━━━ GIVEN PASSAGE ━━━

Through the lens Ex achina: using NLP and statistical learning methods to model eyewitness statements and choosing behavior
University of Cape Town
Project type: Open call project
Start Date: 01-11-2018
End Date: 31-10-2020
Project Objective:
The primary aim of this project is to develop and put to trial a new, innovative way of analysing and using eyewitness statements and descriptions to predict eyewitness identification performance. This has not been done before within natural language processing or machine learning methods, and this could solve the current difficulty of analysing large quantities of verbal data.
A secondary aim is that the modelling of witness statements may provide usable predictions of whether an eyewitness i) will be able to make an identification ;ii) will be reliable; and iii) has a strong memory of the event in question. This model might well provide more useful and objective information about meta-memory than a subjective measurement of self-reported confidence and willingness to testify.
A third aim is to develop a large, and publicly available archive or witness statements. We will curate our 2000 witness statements in an online, open access database to achieve this goal. We will have a sub-section for witness statements from criminal cases in South Africa, and are presently able to potentially offer 108 witness statements to real crimes.
A fourth aim is to test the proposition that statements taken by an interviewer versus those given directly by witnesses are distinguishable in the language models we build and are differentially useful. This will require an experimental program of research, with at least one study, but probably two or three.

━━━

# TASK SET
**A)** Retype the project description from "A third aim" down to "two or three.".
**B)** In the project description, how many witness statements to real crimes is the project presently able to potentially offer?
**C)** For each statement, say whether it agrees with the project description, and quote the words that decide it: (i) The project is an open call project. (ii) The witness statements will be kept in a restricted-access database. (iii) The fourth aim will require exactly one study.

━━━ SUPPLIED DATA ━━━

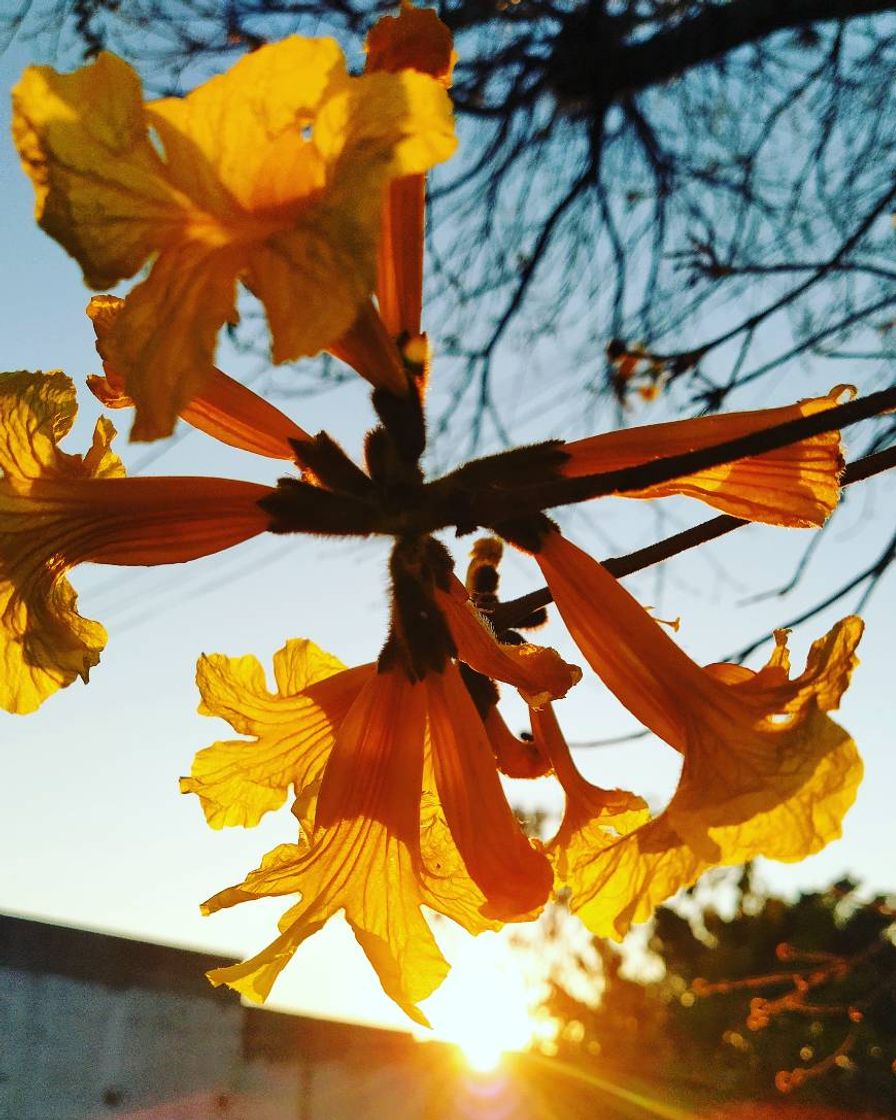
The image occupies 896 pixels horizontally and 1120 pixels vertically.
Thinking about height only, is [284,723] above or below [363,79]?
below

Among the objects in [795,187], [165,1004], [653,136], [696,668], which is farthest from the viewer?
[165,1004]

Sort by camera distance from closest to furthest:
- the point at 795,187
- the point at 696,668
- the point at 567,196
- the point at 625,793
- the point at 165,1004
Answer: the point at 696,668
the point at 625,793
the point at 795,187
the point at 567,196
the point at 165,1004

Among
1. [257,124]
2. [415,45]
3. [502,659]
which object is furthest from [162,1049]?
[257,124]

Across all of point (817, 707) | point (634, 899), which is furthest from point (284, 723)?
point (817, 707)

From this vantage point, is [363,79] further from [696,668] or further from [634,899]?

━━━

# ANSWERS FOR EACH ITEM
**A)**
A third aim is to develop a large, and publicly available archive or witness statements. We will curate our 2000 witness statements in an online, open access database to achieve this goal. We will have a sub-section for witness statements from criminal cases in South Africa, and are presently able to potentially offer 108 witness statements to real crimes.
A fourth aim is to test the proposition that statements taken by an interviewer versus those given directly by witnesses are distinguishable in the language models we build and are differentially useful. This will require an experimental program of research, with at least one study, but probably two or three.

**B)** 108 witness statements.

**C)**
(i) Yes: "Project type: Open call project"
(ii) No: "in an online, open access database"
(iii) No: "with at least one study, but probably two or three"